» **Exercise materials**
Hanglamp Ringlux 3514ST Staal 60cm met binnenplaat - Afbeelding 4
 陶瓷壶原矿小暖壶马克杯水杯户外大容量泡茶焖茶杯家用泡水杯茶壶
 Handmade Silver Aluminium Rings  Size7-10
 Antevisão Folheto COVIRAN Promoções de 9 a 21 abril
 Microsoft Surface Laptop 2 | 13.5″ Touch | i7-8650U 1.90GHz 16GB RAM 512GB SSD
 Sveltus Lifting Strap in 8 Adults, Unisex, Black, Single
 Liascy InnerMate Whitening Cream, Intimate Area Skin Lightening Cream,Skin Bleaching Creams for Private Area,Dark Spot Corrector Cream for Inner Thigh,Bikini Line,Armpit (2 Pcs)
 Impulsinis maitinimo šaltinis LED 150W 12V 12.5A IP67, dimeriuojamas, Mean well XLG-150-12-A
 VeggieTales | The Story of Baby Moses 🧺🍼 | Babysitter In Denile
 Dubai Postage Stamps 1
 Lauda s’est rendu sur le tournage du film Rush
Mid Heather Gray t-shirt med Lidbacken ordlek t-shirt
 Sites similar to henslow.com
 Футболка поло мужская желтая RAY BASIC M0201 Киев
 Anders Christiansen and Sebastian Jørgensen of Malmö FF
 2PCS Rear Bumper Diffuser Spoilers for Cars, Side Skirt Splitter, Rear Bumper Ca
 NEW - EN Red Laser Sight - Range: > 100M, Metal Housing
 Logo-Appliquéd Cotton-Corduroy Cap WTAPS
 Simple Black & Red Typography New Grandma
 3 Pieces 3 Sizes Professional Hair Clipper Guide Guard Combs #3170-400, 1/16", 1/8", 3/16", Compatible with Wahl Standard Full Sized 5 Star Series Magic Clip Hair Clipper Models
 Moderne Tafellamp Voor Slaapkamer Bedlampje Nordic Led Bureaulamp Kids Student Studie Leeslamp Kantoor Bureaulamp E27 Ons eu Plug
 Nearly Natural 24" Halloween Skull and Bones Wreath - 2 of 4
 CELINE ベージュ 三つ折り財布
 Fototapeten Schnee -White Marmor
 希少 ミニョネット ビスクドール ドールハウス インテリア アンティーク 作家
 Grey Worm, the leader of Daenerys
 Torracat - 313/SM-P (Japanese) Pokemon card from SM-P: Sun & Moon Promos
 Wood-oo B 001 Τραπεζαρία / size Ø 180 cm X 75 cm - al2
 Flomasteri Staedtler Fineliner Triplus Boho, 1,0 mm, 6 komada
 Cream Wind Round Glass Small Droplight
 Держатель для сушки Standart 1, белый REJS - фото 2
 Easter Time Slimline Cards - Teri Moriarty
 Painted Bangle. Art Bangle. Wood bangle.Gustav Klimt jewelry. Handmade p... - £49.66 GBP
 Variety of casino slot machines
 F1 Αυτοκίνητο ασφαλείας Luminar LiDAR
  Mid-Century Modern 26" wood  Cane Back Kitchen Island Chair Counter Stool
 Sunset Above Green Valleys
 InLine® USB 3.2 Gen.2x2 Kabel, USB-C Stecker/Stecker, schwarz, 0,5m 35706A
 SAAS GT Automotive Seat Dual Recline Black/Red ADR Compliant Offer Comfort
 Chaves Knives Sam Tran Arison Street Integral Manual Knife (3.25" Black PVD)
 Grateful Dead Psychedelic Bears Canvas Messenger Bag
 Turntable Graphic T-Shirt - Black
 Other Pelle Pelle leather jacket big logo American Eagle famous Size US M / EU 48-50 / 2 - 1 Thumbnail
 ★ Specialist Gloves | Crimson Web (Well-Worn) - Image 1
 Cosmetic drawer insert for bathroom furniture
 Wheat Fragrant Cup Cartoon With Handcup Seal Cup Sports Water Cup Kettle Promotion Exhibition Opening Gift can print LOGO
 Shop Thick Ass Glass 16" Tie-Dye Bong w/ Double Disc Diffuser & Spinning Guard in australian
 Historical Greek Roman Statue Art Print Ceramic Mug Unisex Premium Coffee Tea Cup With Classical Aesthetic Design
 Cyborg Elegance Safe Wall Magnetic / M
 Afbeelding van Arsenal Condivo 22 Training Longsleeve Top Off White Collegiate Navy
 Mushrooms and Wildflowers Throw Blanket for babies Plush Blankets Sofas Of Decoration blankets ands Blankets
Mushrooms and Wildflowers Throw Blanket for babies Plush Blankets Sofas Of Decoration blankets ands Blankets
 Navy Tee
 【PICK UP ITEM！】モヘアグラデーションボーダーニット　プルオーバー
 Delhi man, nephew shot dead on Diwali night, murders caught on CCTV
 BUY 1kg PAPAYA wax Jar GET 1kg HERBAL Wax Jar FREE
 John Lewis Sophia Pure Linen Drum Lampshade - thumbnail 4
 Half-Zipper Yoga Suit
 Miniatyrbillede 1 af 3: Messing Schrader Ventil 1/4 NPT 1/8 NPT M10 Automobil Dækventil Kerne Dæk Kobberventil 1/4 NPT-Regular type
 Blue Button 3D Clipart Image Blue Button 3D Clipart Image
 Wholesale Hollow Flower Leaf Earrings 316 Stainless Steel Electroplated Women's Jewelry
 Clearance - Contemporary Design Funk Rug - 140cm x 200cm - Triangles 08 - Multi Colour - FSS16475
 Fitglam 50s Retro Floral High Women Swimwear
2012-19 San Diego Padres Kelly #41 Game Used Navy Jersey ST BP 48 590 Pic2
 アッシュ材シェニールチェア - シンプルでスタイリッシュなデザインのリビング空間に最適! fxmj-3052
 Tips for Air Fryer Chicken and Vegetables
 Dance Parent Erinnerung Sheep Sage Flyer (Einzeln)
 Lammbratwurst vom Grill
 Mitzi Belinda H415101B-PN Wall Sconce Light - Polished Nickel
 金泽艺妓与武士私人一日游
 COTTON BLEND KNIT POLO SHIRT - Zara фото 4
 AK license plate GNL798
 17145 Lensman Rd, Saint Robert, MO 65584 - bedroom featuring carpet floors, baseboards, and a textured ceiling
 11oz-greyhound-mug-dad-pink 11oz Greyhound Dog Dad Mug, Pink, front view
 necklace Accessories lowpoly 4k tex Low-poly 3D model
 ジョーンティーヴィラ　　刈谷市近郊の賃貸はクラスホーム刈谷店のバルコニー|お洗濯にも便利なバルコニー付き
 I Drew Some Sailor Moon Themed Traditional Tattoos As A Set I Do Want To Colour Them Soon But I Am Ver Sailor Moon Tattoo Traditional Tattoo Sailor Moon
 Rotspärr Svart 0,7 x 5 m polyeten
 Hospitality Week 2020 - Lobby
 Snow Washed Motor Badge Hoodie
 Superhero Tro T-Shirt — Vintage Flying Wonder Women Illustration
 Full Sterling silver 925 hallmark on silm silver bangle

» **Task goal**
Copying begins at the line that holds "Mitzi Belinda H415101B-PN" and ends at the last line of the data above, with both included and each line kept exactly.

» **Answer area**
 Mitzi Belinda H415101B-PN Wall Sconce Light - Polished Nickel
 金泽艺妓与武士私人一日游
 COTTON BLEND KNIT POLO SHIRT - Zara фото 4
 AK license plate GNL798
 17145 Lensman Rd, Saint Robert, MO 65584 - bedroom featuring carpet floors, baseboards, and a textured ceiling
 11oz-greyhound-mug-dad-pink 11oz Greyhound Dog Dad Mug, Pink, front view
 necklace Accessories lowpoly 4k tex Low-poly 3D model
 ジョーンティーヴィラ　　刈谷市近郊の賃貸はクラスホーム刈谷店のバルコニー|お洗濯にも便利なバルコニー付き
 I Drew Some Sailor Moon Themed Traditional Tattoos As A Set I Do Want To Colour Them Soon But I Am Ver Sailor Moon Tattoo Traditional Tattoo Sailor Moon
 Rotspärr Svart 0,7 x 5 m polyeten
 Hospitality Week 2020 - Lobby
 Snow Washed Motor Badge Hoodie
 Superhero Tro T-Shirt — Vintage Flying Wonder Women Illustration
 Full Sterling silver 925 hallmark on silm silver bangle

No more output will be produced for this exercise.